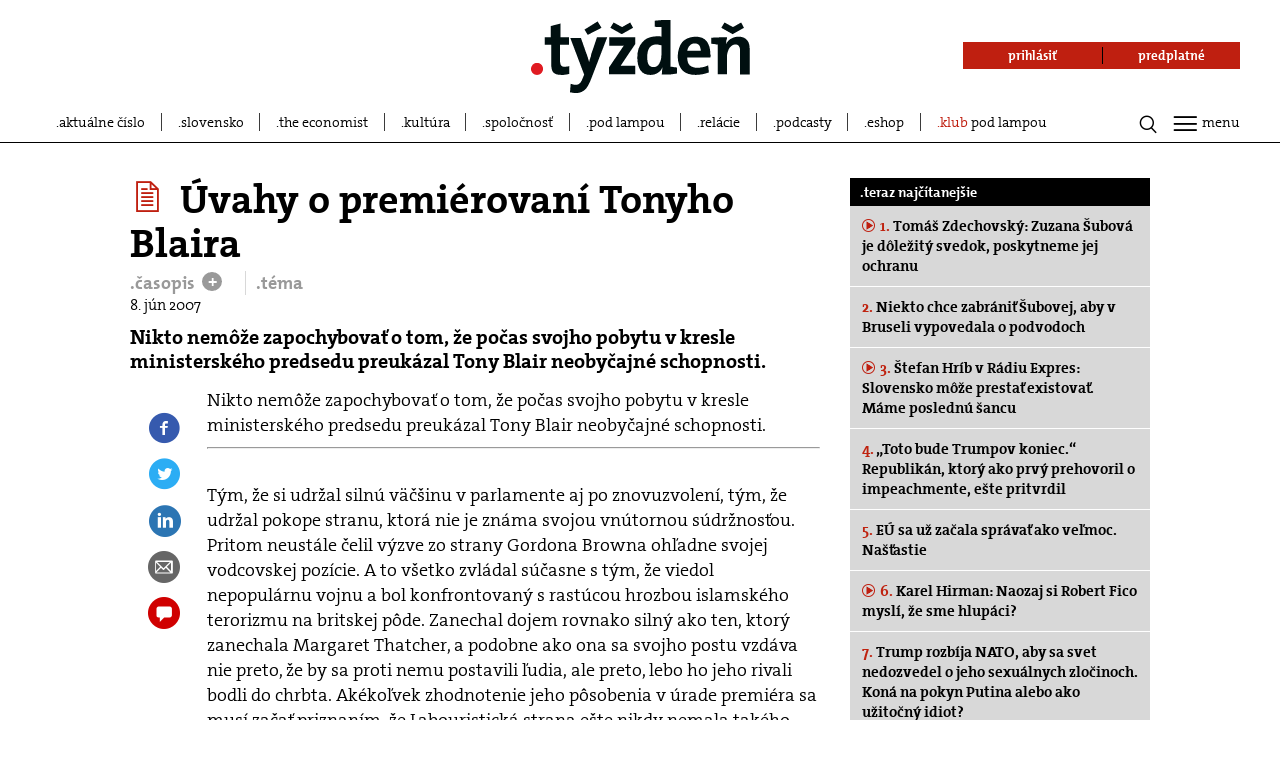

--- FILE ---
content_type: application/x-javascript; charset=utf-8
request_url: https://inres.uspech.sk/backend/remarketing.js?ts=1768853834357&ver=38&feat=36351&tag=393&url=https%3A%2F%2Fwww.tyzden.sk%2Fcasopis%2F326%2Fuvahy-o-premierovani-tonyho-blaira%2F%3Fref%3Dkat&secure=1&tcm=1&csf=139
body_size: 183
content:
g_ntscAd.persistCookie("00000000552b3a77");
g_ntscAd.remarketingStored(true);



--- FILE ---
content_type: application/javascript; charset=utf-8
request_url: https://fundingchoicesmessages.google.com/f/AGSKWxVXCXhRu8rR-lFqqlnuFz7Zr-25EMhu7iqV0dOBjRzw8hSZxeb_4XMSbCvVChvX1Gn0SsONbrl8PCnwKfsy6mIw60BqnWwtGNjEZIbQot9KiZxQH1t85yY9t-5wbSln1KIdxy3EjVfgx-PGwaOrtDhnLYgO0JHSDzyWlvvf8jiS10tWNg2UZpVoXcOJ/_/grid-ad.-ad-unit//show_ads.js-ad-180x150px./javascript/ads.
body_size: -1291
content:
window['775c736f-ee62-4de2-8064-632ad6f0baab'] = true;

__Work required__:
Pictures aside, repeat each entry in full and without change.

__Answer to this exercise__:
--- FILE ---
content_type: application/x-javascript; charset=utf-8
request_url: https://inres.uspech.sk/backend/remarketing.js?ts=1768853834357&ver=38&feat=36351&tag=393&url=https%3A%2F%2Fwww.tyzden.sk%2Fcasopis%2F326%2Fuvahy-o-premierovani-tonyho-blaira%2F%3Fref%3Dkat&secure=1&tcm=1&csf=139
body_size: 183
content:
g_ntscAd.persistCookie("00000000552b3a77");
g_ntscAd.remarketingStored(true);



--- FILE ---
content_type: application/javascript; charset=utf-8
request_url: https://fundingchoicesmessages.google.com/f/AGSKWxVXCXhRu8rR-lFqqlnuFz7Zr-25EMhu7iqV0dOBjRzw8hSZxeb_4XMSbCvVChvX1Gn0SsONbrl8PCnwKfsy6mIw60BqnWwtGNjEZIbQot9KiZxQH1t85yY9t-5wbSln1KIdxy3EjVfgx-PGwaOrtDhnLYgO0JHSDzyWlvvf8jiS10tWNg2UZpVoXcOJ/_/grid-ad.-ad-unit//show_ads.js-ad-180x150px./javascript/ads.
body_size: -1291
content:
window['775c736f-ee62-4de2-8064-632ad6f0baab'] = true;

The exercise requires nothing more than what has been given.